[Stored data entries]
----
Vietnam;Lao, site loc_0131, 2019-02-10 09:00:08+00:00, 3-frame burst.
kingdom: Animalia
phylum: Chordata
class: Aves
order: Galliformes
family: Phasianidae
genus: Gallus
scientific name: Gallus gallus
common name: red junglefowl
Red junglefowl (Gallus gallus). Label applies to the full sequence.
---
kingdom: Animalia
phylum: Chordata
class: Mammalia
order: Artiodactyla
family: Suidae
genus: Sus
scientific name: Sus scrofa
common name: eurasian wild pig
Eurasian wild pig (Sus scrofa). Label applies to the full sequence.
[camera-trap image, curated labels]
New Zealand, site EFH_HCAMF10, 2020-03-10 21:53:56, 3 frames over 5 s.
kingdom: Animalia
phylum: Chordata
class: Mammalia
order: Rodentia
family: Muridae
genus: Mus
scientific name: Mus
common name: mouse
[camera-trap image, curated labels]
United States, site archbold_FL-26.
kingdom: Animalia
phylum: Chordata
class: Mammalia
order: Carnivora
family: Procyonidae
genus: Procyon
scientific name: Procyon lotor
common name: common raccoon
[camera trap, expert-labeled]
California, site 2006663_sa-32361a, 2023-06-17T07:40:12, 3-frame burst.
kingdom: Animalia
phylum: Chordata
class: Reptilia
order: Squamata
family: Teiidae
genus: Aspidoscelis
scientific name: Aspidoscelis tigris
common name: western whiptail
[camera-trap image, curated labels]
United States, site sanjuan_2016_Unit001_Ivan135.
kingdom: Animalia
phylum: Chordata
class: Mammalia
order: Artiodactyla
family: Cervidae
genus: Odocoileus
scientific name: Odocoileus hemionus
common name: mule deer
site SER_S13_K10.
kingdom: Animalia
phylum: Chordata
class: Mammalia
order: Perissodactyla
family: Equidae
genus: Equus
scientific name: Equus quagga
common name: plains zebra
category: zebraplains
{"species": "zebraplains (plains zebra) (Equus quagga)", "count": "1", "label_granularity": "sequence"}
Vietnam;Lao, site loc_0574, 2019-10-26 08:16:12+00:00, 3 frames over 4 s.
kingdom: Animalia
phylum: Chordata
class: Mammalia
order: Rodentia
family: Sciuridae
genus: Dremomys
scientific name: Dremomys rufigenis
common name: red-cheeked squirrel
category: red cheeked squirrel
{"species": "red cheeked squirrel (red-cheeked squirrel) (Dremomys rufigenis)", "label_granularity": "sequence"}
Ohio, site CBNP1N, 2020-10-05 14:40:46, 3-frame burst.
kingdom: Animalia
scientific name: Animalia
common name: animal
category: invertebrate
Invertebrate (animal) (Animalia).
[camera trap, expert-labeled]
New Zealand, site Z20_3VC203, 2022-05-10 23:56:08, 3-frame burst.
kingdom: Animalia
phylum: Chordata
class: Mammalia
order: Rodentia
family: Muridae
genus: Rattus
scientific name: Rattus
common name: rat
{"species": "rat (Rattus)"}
----
*What you have to do*
For each line of the entries that contains the word "site", make a copy.

*Output for this exercise*
Vietnam;Lao, site loc_0131, 2019-02-10 09:00:08+00:00, 3-frame burst.
New Zealand, site EFH_HCAMF10, 2020-03-10 21:53:56, 3 frames over 5 s.
United States, site archbold_FL-26.
California, site 2006663_sa-32361a, 2023-06-17T07:40:12, 3-frame burst.
United States, site sanjuan_2016_Unit001_Ivan135.
site SER_S13_K10.
Vietnam;Lao, site loc_0574, 2019-10-26 08:16:12+00:00, 3 frames over 4 s.
Ohio, site CBNP1N, 2020-10-05 14:40:46, 3-frame burst.
New Zealand, site Z20_3VC203, 2022-05-10 23:56:08, 3-frame burst.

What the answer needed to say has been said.